* [Requisitos do exercício]:
a - Por favor, responda a estas perguntas com base no texto sobre os bombardeamentos no Iémen:
(i) Que organização publicou o novo relatório?
(ii) Quantas crianças morreram nos raides aéreos examinados no relatório?
(iii) Em que cidades do sul do Iémen foi feito trabalho de campo em junho e julho?
b - Edite o texto sobre os bombardeamentos no Iémen. Reescreva o trecho que começa em "Provas contundentes de" e termina em "em novo relatório.", com "independente" substituído por "imparcial".

───── Texto de origem ─────

7 Outubro 2015

 

Provas contundentes de crimes de guerra atribuíveis à coligação liderada pela Arábia Saudita nos bombardeamentos sobre o Iémen – onde chega armamento de vários países, incluindo os Estados Unidos – sublinham a urgência com que é necessária uma investigação independente e eficaz a violações cometidas, assim como a suspensão pronta das transferências de certos armamentos, avalia a Amnistia Internacional em novo relatório.

“’Bombs fall from the sky day and night’: Civilians under fire in northern Yemen” (“As bombas caem dia e noite”: Civis debaixo de fogo no Norte do Iémen) examina 13 raides aéreos mortais feitos pela coligação sobre Saada, no nordeste do Iémen, nos quais morreram mais de 100 civis, incluindo 59 crianças. O relatório, publicado esta quarta-feira, 7 de outubro, documenta também o uso de bombas de fragmentação, que são proibidas internacionalmente. E segue-se ao trabalho de campo já feito pela Amnistia Internacional nas cidades de Taiz e Aden, no sul do Iémen, em junho e julho passados, que indiciava também estarem a ser cometidos crimes de guerra no conflito no país.

───── Linhas ─────

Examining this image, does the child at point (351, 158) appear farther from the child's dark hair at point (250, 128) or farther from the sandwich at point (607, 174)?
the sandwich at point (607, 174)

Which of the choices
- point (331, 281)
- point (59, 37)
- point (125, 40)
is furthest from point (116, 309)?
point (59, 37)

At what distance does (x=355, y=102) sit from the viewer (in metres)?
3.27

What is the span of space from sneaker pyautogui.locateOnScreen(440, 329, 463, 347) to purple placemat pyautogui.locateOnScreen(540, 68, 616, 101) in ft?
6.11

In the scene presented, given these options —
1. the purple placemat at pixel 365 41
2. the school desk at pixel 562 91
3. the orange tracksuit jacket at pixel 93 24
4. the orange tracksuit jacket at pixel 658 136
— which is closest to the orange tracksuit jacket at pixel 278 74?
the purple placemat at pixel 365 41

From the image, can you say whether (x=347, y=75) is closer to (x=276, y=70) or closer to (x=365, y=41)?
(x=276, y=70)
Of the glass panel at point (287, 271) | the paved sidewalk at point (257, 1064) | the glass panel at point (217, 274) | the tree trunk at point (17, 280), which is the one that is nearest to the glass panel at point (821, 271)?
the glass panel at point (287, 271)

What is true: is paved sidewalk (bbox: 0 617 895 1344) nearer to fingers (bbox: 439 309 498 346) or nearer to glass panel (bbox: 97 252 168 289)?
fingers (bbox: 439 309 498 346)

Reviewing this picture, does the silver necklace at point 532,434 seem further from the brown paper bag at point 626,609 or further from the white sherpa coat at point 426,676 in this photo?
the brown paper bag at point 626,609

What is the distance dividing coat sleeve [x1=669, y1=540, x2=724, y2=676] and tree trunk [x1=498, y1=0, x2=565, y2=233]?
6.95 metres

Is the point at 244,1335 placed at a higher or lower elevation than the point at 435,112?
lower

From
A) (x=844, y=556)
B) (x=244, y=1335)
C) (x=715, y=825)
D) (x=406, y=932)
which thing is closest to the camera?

─────

* [Respostas do exercício]:
a -
(i) A Amnistia Internacional.
(ii) 59 crianças.
(iii) Em Taiz e Aden.

b -
Provas contundentes de crimes de guerra atribuíveis à coligação liderada pela Arábia Saudita nos bombardeamentos sobre o Iémen – onde chega armamento de vários países, incluindo os Estados Unidos – sublinham a urgência com que é necessária uma investigação imparcial e eficaz a violações cometidas, assim como a suspensão pronta das transferências de certos armamentos, avalia a Amnistia Internacional em novo relatório.